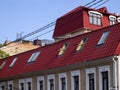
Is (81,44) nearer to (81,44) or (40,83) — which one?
(81,44)

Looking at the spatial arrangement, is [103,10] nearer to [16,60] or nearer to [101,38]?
[16,60]

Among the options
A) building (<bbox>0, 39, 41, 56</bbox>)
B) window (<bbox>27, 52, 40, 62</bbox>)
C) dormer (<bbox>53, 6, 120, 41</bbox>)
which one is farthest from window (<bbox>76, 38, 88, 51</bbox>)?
building (<bbox>0, 39, 41, 56</bbox>)

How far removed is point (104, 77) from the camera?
29.5 m

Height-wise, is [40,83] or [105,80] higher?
[40,83]

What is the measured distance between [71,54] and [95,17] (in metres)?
16.2

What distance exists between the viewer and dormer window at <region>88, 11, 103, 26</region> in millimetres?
48438

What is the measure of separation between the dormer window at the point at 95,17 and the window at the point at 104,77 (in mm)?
18984

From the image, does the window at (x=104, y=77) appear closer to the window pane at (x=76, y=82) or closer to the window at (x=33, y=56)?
the window pane at (x=76, y=82)

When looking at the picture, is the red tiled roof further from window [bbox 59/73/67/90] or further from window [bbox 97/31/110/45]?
window [bbox 59/73/67/90]

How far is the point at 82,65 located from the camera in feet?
104

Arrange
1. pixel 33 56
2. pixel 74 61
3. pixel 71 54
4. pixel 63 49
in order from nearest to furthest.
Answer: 1. pixel 74 61
2. pixel 71 54
3. pixel 63 49
4. pixel 33 56

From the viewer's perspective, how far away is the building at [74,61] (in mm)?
29297

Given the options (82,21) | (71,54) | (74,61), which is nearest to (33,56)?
(82,21)

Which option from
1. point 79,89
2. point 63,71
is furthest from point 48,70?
point 79,89
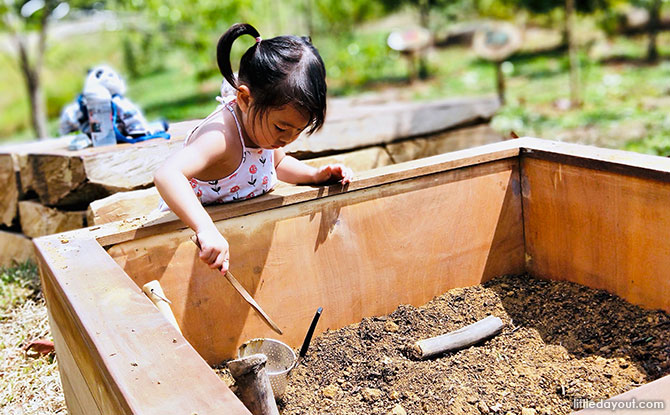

┄┄┄┄┄┄┄┄┄┄┄┄┄┄┄┄┄┄┄┄

> **Your goal**
Rewrite the lines starting with the line containing "Which option from" and going on through the end of the records, requests included, and raise every coordinate in the answers by 120. Omit the pictures.

> **Result for this task**
Which option from
1. point 79,89
2. point 63,71
is furthest from point 48,70?
point 199,209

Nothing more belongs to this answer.